> Passage shown:
☆ ☆ ☆ ☆ ☆
So anyway, as to the point I think I’ve made, eating in the UK was amazingly delicious, but liable to induce a coronary after a few meals. It’ll be some time before I can work off the extra kilos I put on. And it was worth every single chew, every heavenly swallow, and every single bloated fat cell lining my middle.

And the real issue is, I can still taste some of it in my brain. A part of me still senses the presence of bangers, somewhere to the east, just a nine-hour flight and 6000 kilometers away.

(burp)


* Although there is one brand of Italian sausage we get that are not only full fat, but basically crammed full of it. They are incredibly good, but eat up a week’s worth of my fat intake from candy bars for me. The first time we cooked them on the grill, the fat inside the sausage liquefied, and pressure built up. The skin of the sausage split open – note that this all happened inside the grill and out of sight while we were inside the house prepping the side dishes – and the fat must have shot out at high speed into the grill bottom. Fat, as it happens, is somewhat flammable. For my part, I looked out the kitchen window and saw flames erupting from every conceivable orifice of the grill, like the thermostat was set to “gamma-ray burst”. I ran outside… and then stopped. When your grill looks like it’s the part of the superhero movie when the mild-mannered scientist undergoes some horrific accident, only to be transformed into Flaming Sausage Man, it gives you pause. Eventually I figured out how to open the lid without conflagrating myself, and doused the fire. I’ll note that the sausages were incredibly tasty.
☆ ☆ ☆ ☆ ☆
> Information given:
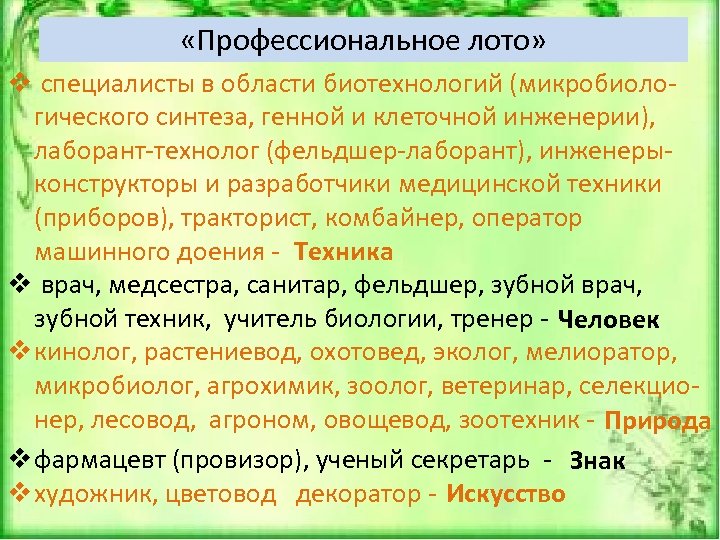 «Профессиональное лото»

❖ специалисты в области биотехнологий (микробиологического синтеза, генной и клеточной инженерии), лаборант-технолог (фельдшер-лаборант), инженеры-конструкторы и разработчики медицинской техники (приборов), тракторист, комбайнер, оператор машинного доения - Техника

❖ врач, медсестра, санитар, фельдшер, зубной врач, зубной техник, учитель биологии, тренер - Человек

❖ кинолог, растениевод, охотовед, эколог, мелиоратор, микробиолог, агрохимик, зоолог, ветеринар, селекционер, лесовод, агроном, овощевод, зоотехник - Природа

❖ фармацевт (провизор), ученый секретарь - Знак

❖ художник, цветовод декоратор - Искусство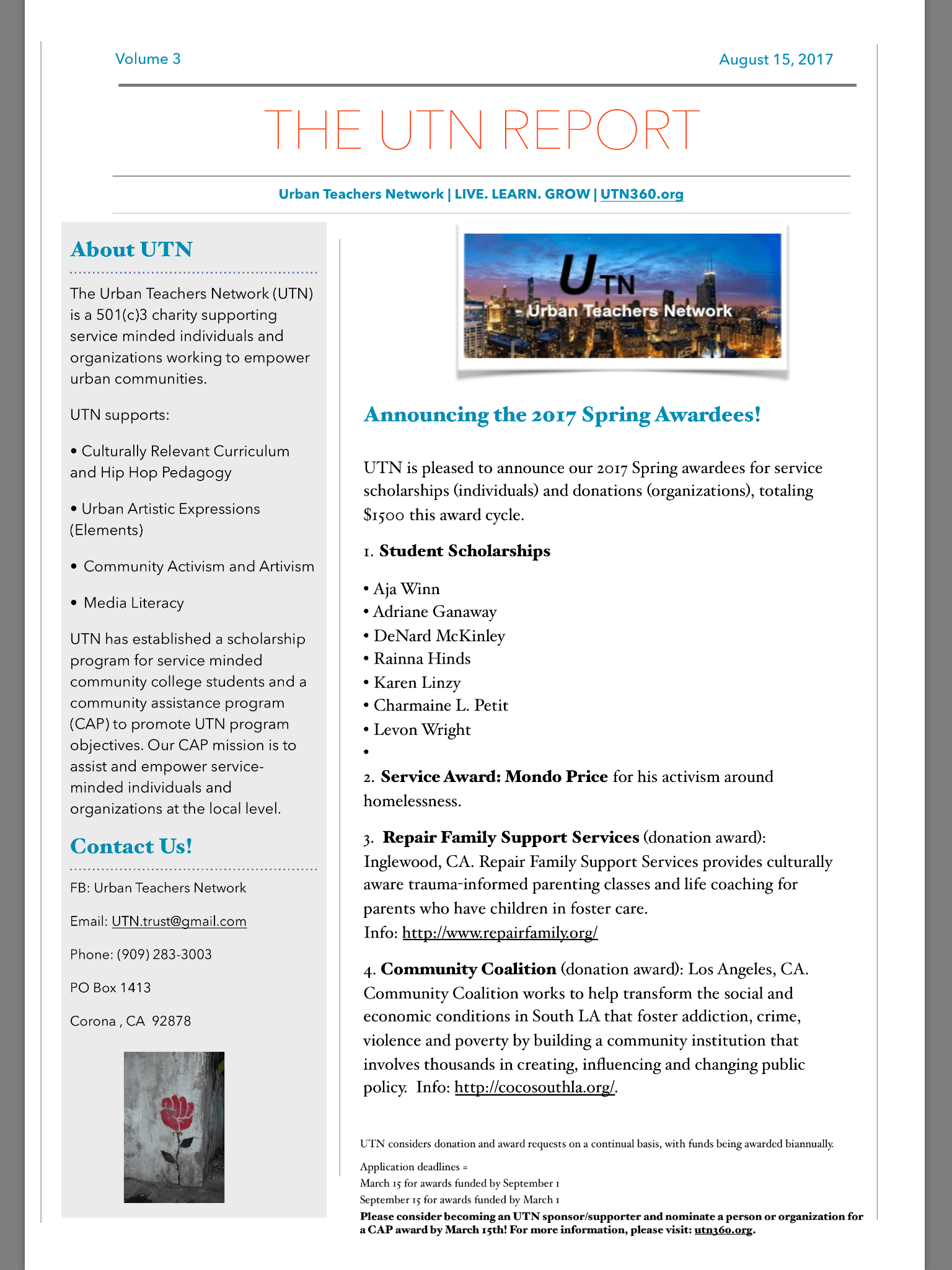 Volume 3

August 15, 2017

THE UTN REPORT

Urban Teachers Network | LIVE. LEARN. GROW | UTN360.org

About UTN

The Urban Teachers Network (UTN) is a 501(c)3 charity supporting service minded individuals and organizations working to empower urban communities.

UTN supports:

• Culturally Relevant Curriculum and Hip Hop Pedagogy

• Urban Artistic Expressions (Elements)

• Community Activism and Artivism

• Media Literacy

UTN has established a scholarship program for service minded community college students and a community assistance program (CAP) to promote UTN program objectives. Our CAP mission is to assist and empower service-minded individuals and organizations at the local level.

Contact Us!

FB: Urban Teachers Network

Email: UTN.trust@gmail.com

Phone: (909) 283-3003

PO Box 1413

Corona , CA 92878

UTN - Urban Teachers Network

Announcing the 2017 Spring Awardees!

UTN is pleased to announce our 2017 Spring awardees for service scholarships (individuals) and donations (organizations), totaling $1500 this award cycle.

1. Student Scholarships

• Aja Winn
• Adriane Ganaway
• DeNard McKinley
• Rainna Hinds
• Karen Linzy
• Charmaine L. Petit
• Levon Wright
•

2. Service Award: Mondo Price for his activism around homelessness.

3. Repair Family Support Services (donation award): Inglewood, CA. Repair Family Support Services provides culturally aware trauma-informed parenting classes and life coaching for parents who have children in foster care.
Info: http://www.repairfamily.org/

4. Community Coalition (donation award): Los Angeles, CA. Community Coalition works to help transform the social and economic conditions in South LA that foster addiction, crime, violence and poverty by building a community institution that involves thousands in creating, influencing and changing public policy. Info: http://cocosouthla.org/.

UTN considers donation and award requests on a continual basis, with funds being awarded biannually.

Application deadlines =
March 15 for awards funded by September 1
September 15 for awards funded by March 1
Please consider becoming an UTN sponsor/supporter and nominate a person or organization for a CAP award by March 15th! For more information, please visit: utn360.org.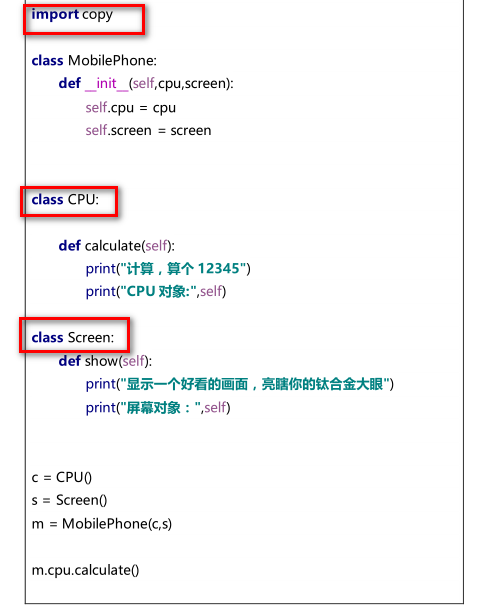 import copy

class MobilePhone:
    def __init__(self,cpu,screen):
        self.cpu = cpu
        self.screen = screen

class CPU:

    def calculate(self):
        print("计算，算个 12345")
        print("CPU 对象:",self)

class Screen:
    def show(self):
        print("显示一个好看的画面，亮瞎你的钛合金大眼")
        print("屏幕对象：",self)

c = CPU()
s = Screen()
m = MobilePhone(c,s)

m.cpu.calculate()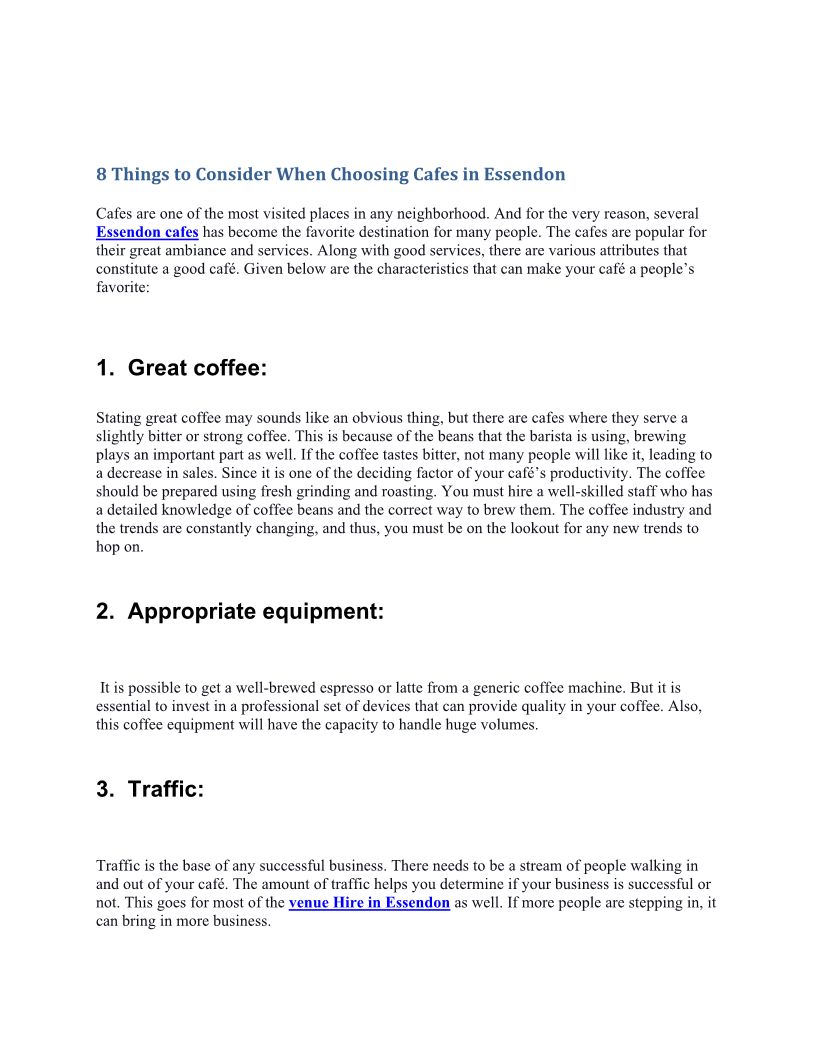 8 Things to Consider When Choosing Cafes in Essendon

Cafes are one of the most visited places in any neighborhood. And for the very reason, several Essendon cafes has become the favorite destination for many people. The cafes are popular for their great ambiance and services. Along with good services, there are various attributes that constitute a good café. Given below are the characteristics that can make your café a people's favorite:

1. Great coffee:

Stating great coffee may sounds like an obvious thing, but there are cafes where they serve a slightly bitter or strong coffee. This is because of the beans that the barista is using, brewing plays an important part as well. If the coffee tastes bitter, not many people will like it, leading to a decrease in sales. Since it is one of the deciding factor of your café's productivity. The coffee should be prepared using fresh grinding and roasting. You must hire a well-skilled staff who has a detailed knowledge of coffee beans and the correct way to brew them. The coffee industry and the trends are constantly changing, and thus, you must be on the lookout for any new trends to hop on.

2. Appropriate equipment:

It is possible to get a well-brewed espresso or latte from a generic coffee machine. But it is essential to invest in a professional set of devices that can provide quality in your coffee. Also, this coffee equipment will have the capacity to handle huge volumes.

3. Traffic:

Traffic is the base of any successful business. There needs to be a stream of people walking in and out of your café. The amount of traffic helps you determine if your business is successful or not. This goes for most of the venue Hire in Essendon as well. If more people are stepping in, it can bring in more business.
☆ ☆ ☆ ☆ ☆
> What you will do:
A) Answer these about the passage on UK food and the sausage fire:
(i) How long is the flight to where the bangers are sensed?
(ii) What was seen from the kitchen window during the grill fire?
(iii) How did the sausages turn out, according to the final sentence?
B) From the passage on UK food and the sausage fire, reproduce the section starting at "And the real" and ending at "6000 kilometers away.".

> Answer set:
A)
(i) Nine hours, covering 6000 kilometers.
(ii) Flames erupting from every conceivable orifice of the grill.
(iii) They were incredibly tasty.

B)
And the real issue is, I can still taste some of it in my brain. A part of me still senses the presence of bangers, somewhere to the east, just a nine-hour flight and 6000 kilometers away.